Input data →

+ + +

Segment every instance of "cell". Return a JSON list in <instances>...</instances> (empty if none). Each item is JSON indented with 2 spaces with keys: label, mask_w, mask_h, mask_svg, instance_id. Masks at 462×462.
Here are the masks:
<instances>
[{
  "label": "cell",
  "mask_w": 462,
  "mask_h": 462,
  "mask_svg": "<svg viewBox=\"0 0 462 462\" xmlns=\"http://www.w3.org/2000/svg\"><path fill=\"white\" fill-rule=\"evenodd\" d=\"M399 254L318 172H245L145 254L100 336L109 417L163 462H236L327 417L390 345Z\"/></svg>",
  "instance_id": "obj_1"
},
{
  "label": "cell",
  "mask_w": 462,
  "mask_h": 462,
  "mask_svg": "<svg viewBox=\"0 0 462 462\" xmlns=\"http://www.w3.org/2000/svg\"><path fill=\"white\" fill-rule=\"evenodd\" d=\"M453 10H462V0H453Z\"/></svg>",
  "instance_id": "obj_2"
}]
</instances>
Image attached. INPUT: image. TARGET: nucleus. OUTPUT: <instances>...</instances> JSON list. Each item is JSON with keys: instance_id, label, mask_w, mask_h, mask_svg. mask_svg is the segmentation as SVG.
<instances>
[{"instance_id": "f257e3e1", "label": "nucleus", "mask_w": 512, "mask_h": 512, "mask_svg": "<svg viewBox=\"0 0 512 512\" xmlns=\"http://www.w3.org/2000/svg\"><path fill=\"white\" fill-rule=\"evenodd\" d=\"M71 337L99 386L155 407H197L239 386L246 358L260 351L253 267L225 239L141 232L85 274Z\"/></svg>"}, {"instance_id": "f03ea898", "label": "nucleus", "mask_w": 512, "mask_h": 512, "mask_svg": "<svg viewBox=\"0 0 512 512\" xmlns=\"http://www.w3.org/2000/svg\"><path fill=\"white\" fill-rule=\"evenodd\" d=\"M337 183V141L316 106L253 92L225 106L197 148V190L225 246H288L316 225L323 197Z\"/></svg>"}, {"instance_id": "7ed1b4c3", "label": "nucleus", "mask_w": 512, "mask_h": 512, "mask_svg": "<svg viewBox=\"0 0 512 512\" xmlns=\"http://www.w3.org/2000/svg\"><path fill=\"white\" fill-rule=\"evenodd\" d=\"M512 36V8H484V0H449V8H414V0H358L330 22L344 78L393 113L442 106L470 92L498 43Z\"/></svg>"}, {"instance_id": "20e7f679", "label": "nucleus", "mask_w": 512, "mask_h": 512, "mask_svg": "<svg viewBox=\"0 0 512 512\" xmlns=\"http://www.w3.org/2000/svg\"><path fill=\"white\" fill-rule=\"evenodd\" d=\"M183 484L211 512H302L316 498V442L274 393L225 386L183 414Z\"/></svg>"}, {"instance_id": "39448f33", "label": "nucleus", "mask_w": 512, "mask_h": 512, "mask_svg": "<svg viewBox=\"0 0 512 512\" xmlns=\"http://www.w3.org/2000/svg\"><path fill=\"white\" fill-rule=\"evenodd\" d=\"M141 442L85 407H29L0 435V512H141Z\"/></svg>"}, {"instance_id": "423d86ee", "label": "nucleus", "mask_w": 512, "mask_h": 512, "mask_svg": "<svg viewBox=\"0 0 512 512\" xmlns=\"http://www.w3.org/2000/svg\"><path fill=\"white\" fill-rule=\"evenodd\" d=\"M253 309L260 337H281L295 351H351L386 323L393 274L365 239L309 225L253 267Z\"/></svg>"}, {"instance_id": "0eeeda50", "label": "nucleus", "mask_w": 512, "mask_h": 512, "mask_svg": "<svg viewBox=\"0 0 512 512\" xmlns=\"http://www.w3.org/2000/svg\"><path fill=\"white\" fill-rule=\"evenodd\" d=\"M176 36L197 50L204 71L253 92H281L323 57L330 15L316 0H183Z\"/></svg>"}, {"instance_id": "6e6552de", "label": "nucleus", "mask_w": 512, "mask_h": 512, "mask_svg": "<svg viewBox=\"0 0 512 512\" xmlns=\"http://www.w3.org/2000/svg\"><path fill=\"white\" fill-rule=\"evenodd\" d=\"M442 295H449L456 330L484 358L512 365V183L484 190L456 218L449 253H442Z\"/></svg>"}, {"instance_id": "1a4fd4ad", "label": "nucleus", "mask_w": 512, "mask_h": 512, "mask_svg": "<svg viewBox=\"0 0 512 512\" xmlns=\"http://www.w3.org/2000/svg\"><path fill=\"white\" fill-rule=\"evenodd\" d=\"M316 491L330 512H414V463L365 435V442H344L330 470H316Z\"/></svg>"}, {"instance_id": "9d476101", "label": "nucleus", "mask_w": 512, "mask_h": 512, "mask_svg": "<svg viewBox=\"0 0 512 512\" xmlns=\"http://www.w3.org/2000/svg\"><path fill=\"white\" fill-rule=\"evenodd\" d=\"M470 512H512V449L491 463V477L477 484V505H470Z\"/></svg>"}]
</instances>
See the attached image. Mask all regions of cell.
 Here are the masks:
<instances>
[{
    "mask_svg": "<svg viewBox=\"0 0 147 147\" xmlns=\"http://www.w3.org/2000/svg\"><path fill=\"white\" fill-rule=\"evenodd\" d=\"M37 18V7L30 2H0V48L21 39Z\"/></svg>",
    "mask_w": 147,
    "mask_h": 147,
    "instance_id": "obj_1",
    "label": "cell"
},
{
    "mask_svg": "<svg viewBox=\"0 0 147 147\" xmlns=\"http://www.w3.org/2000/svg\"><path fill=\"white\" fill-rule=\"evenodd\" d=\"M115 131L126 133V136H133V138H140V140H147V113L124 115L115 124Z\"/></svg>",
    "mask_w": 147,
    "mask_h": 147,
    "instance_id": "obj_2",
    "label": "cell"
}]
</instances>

+ + +

Which lines in the rows above contain the string "attached", with case counting? Pull out each of those lines in full.

Solution to the exercise →
Image attached. INPUT: image. TARGET: nucleus. OUTPUT: <instances>...</instances> JSON list. Each item is JSON with keys: instance_id, label, mask_w, mask_h, mask_svg. mask_svg is the segmentation as SVG.
See the attached image. Mask all regions of cell.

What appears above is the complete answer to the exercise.